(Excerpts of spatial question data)

═══

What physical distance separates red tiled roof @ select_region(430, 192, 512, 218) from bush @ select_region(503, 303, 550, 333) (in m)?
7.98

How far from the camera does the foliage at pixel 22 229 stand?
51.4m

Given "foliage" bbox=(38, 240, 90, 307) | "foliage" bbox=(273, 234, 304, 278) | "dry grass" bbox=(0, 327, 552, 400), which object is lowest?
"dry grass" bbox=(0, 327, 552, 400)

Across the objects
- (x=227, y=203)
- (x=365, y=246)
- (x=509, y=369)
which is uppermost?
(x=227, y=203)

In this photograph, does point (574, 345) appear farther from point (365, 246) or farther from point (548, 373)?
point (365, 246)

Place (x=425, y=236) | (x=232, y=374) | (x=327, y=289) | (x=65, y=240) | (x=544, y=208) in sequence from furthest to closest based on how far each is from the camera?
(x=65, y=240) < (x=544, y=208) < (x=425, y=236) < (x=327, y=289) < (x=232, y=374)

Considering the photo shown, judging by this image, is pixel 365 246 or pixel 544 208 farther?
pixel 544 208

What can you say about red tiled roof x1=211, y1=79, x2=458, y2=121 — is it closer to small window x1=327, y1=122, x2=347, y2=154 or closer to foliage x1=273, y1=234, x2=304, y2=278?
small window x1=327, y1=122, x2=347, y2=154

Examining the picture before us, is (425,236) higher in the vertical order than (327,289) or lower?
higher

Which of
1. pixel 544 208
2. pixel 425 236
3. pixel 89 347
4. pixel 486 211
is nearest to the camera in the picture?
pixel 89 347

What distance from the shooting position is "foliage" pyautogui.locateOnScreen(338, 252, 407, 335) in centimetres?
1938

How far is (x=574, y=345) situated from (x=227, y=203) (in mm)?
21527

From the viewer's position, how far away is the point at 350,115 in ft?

═══

» **TO BE DONE**
Copy out the rows above with every "foliage" renamed to "vegetation". Keep everything else the same.

» **RESULT FOR THIS EXERCISE**
What physical distance separates red tiled roof @ select_region(430, 192, 512, 218) from bush @ select_region(503, 303, 550, 333) (in m)?
7.98

How far from the camera does the vegetation at pixel 22 229 stand?
51.4m

Given "vegetation" bbox=(38, 240, 90, 307) | "vegetation" bbox=(273, 234, 304, 278) | "dry grass" bbox=(0, 327, 552, 400), which object is lowest?
"dry grass" bbox=(0, 327, 552, 400)

Across the objects
- (x=227, y=203)
- (x=365, y=246)
- (x=509, y=369)
which is uppermost?
(x=227, y=203)

In this photograph, does point (574, 345) appear farther from point (365, 246) or farther from point (548, 373)?
point (365, 246)

Place (x=425, y=236) | (x=232, y=374) | (x=327, y=289) | (x=65, y=240) | (x=544, y=208) in sequence from furthest to closest based on how far each is from the camera?
(x=65, y=240) < (x=544, y=208) < (x=425, y=236) < (x=327, y=289) < (x=232, y=374)

Considering the photo shown, judging by this image, is pixel 365 246 or pixel 544 208 farther?
pixel 544 208

What can you say about red tiled roof x1=211, y1=79, x2=458, y2=121 — is it closer to small window x1=327, y1=122, x2=347, y2=154 or closer to vegetation x1=273, y1=234, x2=304, y2=278?
small window x1=327, y1=122, x2=347, y2=154

Examining the picture before us, is (425,236) higher in the vertical order than (327,289) or lower?
higher

Which of
1. pixel 544 208
2. pixel 425 236
3. pixel 89 347
4. pixel 486 211
is nearest to the camera in the picture?
pixel 89 347

What distance from the shooting position is "vegetation" pyautogui.locateOnScreen(338, 252, 407, 335) in centimetres?
1938

How far is (x=574, y=345) situated from (x=227, y=203) (in mm)?
21527

From the viewer's position, how far away is the point at 350,115 in ft?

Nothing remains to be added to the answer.